Today I’m reaching out with this statement to share my views with all and explain the position I’ve taken on our production SLĀV.
First, I would like to emphasize the fact that Betty Bonifassi, her singers, the Ex Machina team and I were aware from the beginning of the project that we were taking on a sensitive subject and that it was our responsibility to work to create this show with dilligence, respect, honesty and integrity.
That said, my team and I felt that, in the overcharged atmosphere created by our show, it would be wiser to remain silent since any statement we might make would throw oil on the fire.
As long as the show was being performed, it was speaking for itself and we didn’t have anything to add to the debate, which also allowed us to listen to the arguments of those who were opposed to our show being presented.
But now that SLĀV has been officially muzzled, we have to use another way to communicate.
I prefer to let the detractors and defenders of the project debate and define what cultural appropriation means, for it is an extremely complicated problem and I don’t pretend to know how to solve it.
To me, what is most appalling is the intolerant discourse heard both on the street and in some media. Everything that led to this cancellation is a direct blow to artistic freedom, and after 40 years of working in the theatre, I think I can legitimately address this part of the question.
Since the dawn of time, theatre has been based on a very simple principle, that of playing someone else. Pretending to be someone else. Stepping into the shoes of another person to try to understand them, and in the process, perhaps understand ourselves, better. This ancient ritual requires that we borrow, for the duration of a performance, someone else’s look, voice, accent and at times even gender.
But when we are no longer allowed to step into someone else’s shoes, when it is forbidden to identify with someone else, theatre is denied its very nature, it is prevented from performing its primary function and is thus rendered meaningless
Over the course of my career, I have devoted entire shows denouncing injustices done throughout history to specific cultural groups, without actors from said groups.

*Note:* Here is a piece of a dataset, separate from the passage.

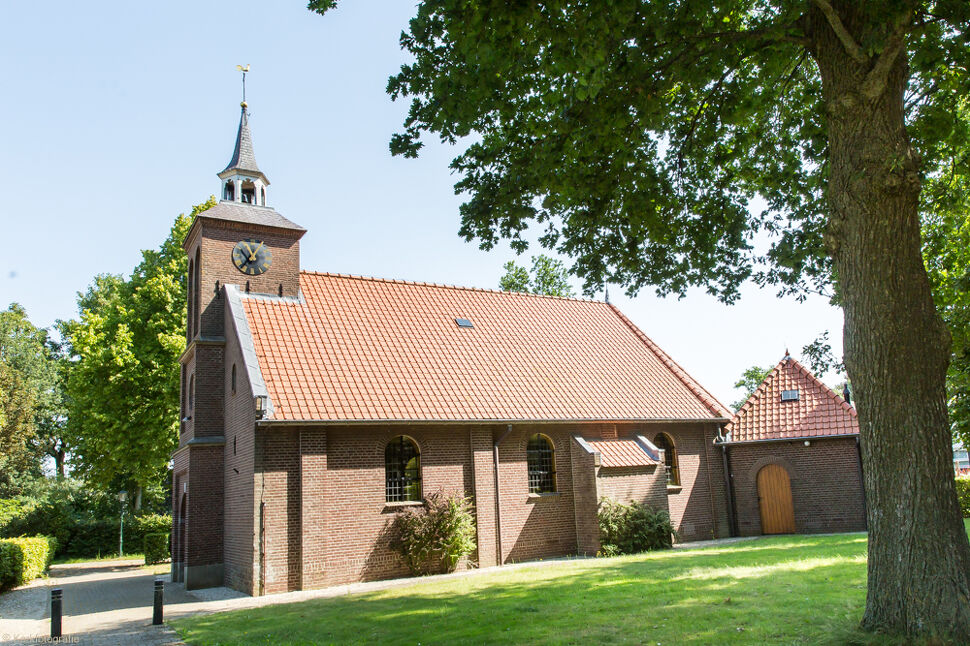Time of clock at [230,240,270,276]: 10:36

These shows have been performed all over the world, in front of very diverse audiences, without anyone accusing me of cultural appropriation, let alone of racism. Quite the contrary. These projects have always been very well received and have contributed to make Ex Machina one of the most respected theatre companies in the world.
It’s obvious that any new show comes with its share of blunders, misfires and bad choices. But unlike a number of other art forms theatre is not fixed. It’s a living art form, that allows a play to grow and evolve constantly, to be perpetually rewritten according to audience reactions, and to be fine tuned show after show.
This evolution was never to happen for SLĀV since the run was cancelled after only three performances.
If it were up to me, the show would still be running, for I will always demand the right for theatre to talk about anything and anyone.